_WHAT THE TASK REQUIRES_: The entries below need to be written out exactly, with no pictures included.

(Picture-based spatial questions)
════════
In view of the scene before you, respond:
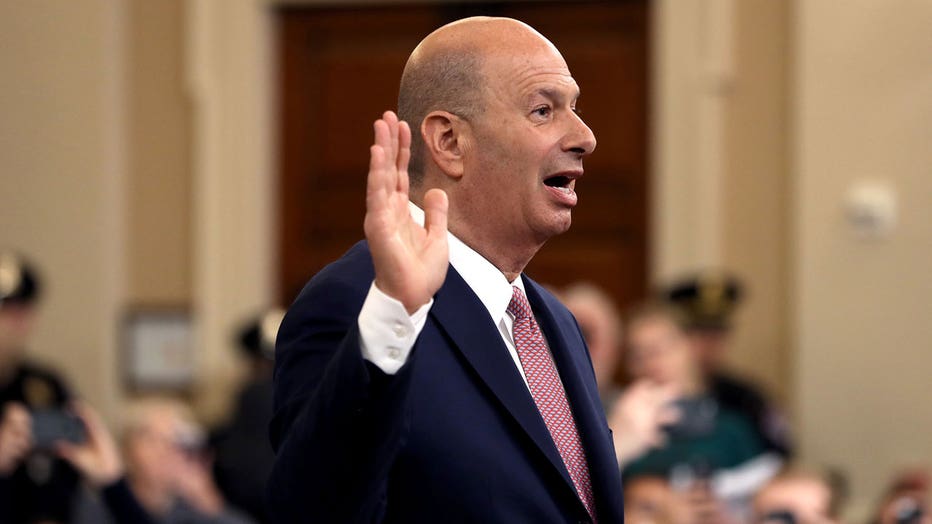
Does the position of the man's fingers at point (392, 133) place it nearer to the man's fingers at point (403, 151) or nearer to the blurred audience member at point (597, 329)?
the man's fingers at point (403, 151)

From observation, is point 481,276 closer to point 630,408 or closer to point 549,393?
point 549,393

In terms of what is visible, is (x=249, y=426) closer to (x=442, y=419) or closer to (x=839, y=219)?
(x=839, y=219)

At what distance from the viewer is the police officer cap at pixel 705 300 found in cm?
657

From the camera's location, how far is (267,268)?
25.9ft

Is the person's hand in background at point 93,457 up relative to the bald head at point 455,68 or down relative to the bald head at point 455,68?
down

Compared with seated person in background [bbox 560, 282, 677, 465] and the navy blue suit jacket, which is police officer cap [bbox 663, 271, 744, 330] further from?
the navy blue suit jacket

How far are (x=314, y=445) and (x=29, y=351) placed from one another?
631 centimetres

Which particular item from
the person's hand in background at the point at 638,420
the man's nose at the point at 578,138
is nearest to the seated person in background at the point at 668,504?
the person's hand in background at the point at 638,420

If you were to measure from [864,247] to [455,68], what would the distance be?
484 cm

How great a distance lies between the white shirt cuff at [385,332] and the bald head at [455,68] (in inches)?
16.1

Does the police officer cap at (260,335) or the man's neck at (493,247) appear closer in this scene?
the man's neck at (493,247)

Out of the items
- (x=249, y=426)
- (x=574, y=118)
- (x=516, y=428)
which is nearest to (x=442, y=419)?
(x=516, y=428)

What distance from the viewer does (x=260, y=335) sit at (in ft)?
22.7

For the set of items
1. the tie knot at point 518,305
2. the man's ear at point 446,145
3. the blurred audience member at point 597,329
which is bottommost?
the tie knot at point 518,305
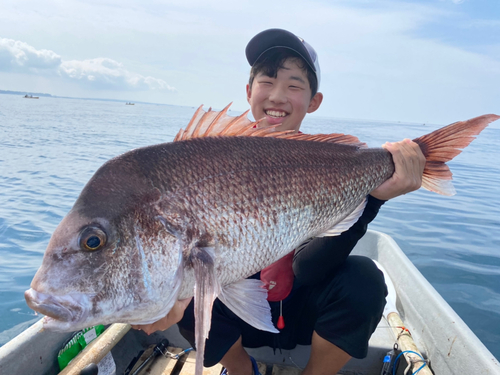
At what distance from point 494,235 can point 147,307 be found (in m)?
7.98

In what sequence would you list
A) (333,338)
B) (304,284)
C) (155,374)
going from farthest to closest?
(155,374) < (304,284) < (333,338)

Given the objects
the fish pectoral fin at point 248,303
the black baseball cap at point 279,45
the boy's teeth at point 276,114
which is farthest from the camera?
the boy's teeth at point 276,114

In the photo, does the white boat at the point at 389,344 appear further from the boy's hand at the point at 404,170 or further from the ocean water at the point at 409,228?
the ocean water at the point at 409,228

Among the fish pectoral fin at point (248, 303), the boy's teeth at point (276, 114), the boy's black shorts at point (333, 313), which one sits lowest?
the boy's black shorts at point (333, 313)

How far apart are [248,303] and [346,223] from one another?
27.7 inches

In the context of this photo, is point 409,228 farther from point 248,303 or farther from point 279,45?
point 248,303

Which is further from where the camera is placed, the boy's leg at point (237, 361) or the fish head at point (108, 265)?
the boy's leg at point (237, 361)

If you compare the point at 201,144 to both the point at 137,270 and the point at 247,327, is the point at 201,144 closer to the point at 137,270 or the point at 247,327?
the point at 137,270

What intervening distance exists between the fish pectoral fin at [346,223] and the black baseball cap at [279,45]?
1329 mm

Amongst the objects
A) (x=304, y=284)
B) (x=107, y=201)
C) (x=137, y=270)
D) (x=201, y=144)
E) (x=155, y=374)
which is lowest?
(x=155, y=374)

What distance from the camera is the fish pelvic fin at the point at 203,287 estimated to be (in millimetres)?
1219

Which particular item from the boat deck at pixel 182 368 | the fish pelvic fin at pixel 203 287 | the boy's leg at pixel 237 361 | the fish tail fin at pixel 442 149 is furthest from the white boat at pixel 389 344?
the fish pelvic fin at pixel 203 287

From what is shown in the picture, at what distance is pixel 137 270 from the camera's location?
1.19 m

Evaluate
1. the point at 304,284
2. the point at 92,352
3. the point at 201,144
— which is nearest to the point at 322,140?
the point at 201,144
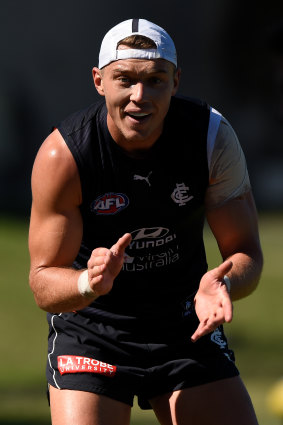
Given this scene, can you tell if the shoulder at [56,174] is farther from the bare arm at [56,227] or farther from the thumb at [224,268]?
the thumb at [224,268]

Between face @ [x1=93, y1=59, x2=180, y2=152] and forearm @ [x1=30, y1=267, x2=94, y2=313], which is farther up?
face @ [x1=93, y1=59, x2=180, y2=152]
════════
_TASK RESPONSE_:
In view of the scene before you, respond:
Does the position of the man's fingers at point (392, 133) place it nearer to the man's fingers at point (403, 151) or nearer to the blurred audience member at point (597, 329)?
the man's fingers at point (403, 151)

From observation, is point 481,276 closer to point 630,408 or closer to point 549,393?
point 549,393

In terms of what is visible, is (x=249, y=426) closer to (x=442, y=419) or closer to (x=839, y=219)?
(x=839, y=219)

At what distance from the viewer is the police officer cap at pixel 705 300 found in cm?
657

From the camera's location, how far is (267,268)?
25.9ft

Is the person's hand in background at point 93,457 up relative to the bald head at point 455,68 or down relative to the bald head at point 455,68?
down

Compared with seated person in background [bbox 560, 282, 677, 465] and the navy blue suit jacket, which is police officer cap [bbox 663, 271, 744, 330] further from?
the navy blue suit jacket

How far are (x=314, y=445) and (x=29, y=351) placed from one another?
631 centimetres

Which particular item from
the person's hand in background at the point at 638,420
the man's nose at the point at 578,138
is nearest to the seated person in background at the point at 668,504?
the person's hand in background at the point at 638,420

If you were to measure from [864,247] to [455,68], what would the distance be?
484 cm

How great a distance lies between the white shirt cuff at [385,332] and the bald head at [455,68] (in inches)?
16.1

Does the police officer cap at (260,335) or the man's neck at (493,247) appear closer in this scene?
the man's neck at (493,247)

Out of the items
- (x=249, y=426)
- (x=574, y=118)
- (x=516, y=428)
which is nearest to (x=442, y=419)?
(x=516, y=428)

What distance from the viewer does (x=260, y=335) sit at (in ft)?
22.7

For the set of items
1. the tie knot at point 518,305
2. the man's ear at point 446,145
3. the blurred audience member at point 597,329
which is bottommost?
the tie knot at point 518,305
At what distance from point 494,235 can point 147,307 be found (in m)?
7.98

In what sequence would you list
A) (333,338)
B) (304,284)
C) (155,374)
going from farthest to closest?
(155,374) < (304,284) < (333,338)

Given the objects
the fish pectoral fin at point 248,303
the black baseball cap at point 279,45
the boy's teeth at point 276,114
which is farthest from the camera?
the boy's teeth at point 276,114

In the photo, does the white boat at the point at 389,344 appear further from the boy's hand at the point at 404,170 or further from the ocean water at the point at 409,228?
the ocean water at the point at 409,228

Among the fish pectoral fin at point (248, 303), the boy's teeth at point (276, 114), the boy's black shorts at point (333, 313), which one sits lowest?
the boy's black shorts at point (333, 313)

How far apart are [248,303] and [346,223] from one another?
27.7 inches

In the context of this photo, is point 409,228 farther from point 248,303 or farther from point 279,45?
point 248,303

Which is further from where the camera is placed, the boy's leg at point (237, 361) or the fish head at point (108, 265)?
the boy's leg at point (237, 361)

If you compare the point at 201,144 to both the point at 137,270 and the point at 247,327, is the point at 201,144 closer to the point at 137,270 or the point at 247,327?
the point at 137,270

What intervening distance exists between the fish pectoral fin at [346,223] and the black baseball cap at [279,45]?
1329 mm

Amongst the objects
A) (x=304, y=284)
B) (x=107, y=201)
C) (x=137, y=270)
D) (x=201, y=144)
E) (x=155, y=374)
which is lowest?
(x=155, y=374)

What distance from the camera is the fish pelvic fin at the point at 203,287 estimated to be (in millimetres)?
1219

Which particular item from the boat deck at pixel 182 368 | the fish pelvic fin at pixel 203 287 | the boy's leg at pixel 237 361 | the fish tail fin at pixel 442 149 is furthest from the white boat at pixel 389 344?
the fish pelvic fin at pixel 203 287

From what is shown in the picture, at what distance is pixel 137 270 from the camera's location?
1.19 m

Evaluate
1. the point at 304,284
2. the point at 92,352
3. the point at 201,144
— which is nearest to the point at 322,140?
the point at 201,144
Given this scene, can you tell if the shoulder at [56,174] is farther from the bare arm at [56,227] or farther from the thumb at [224,268]?
the thumb at [224,268]

Between face @ [x1=93, y1=59, x2=180, y2=152] and forearm @ [x1=30, y1=267, x2=94, y2=313], which is farther up?
face @ [x1=93, y1=59, x2=180, y2=152]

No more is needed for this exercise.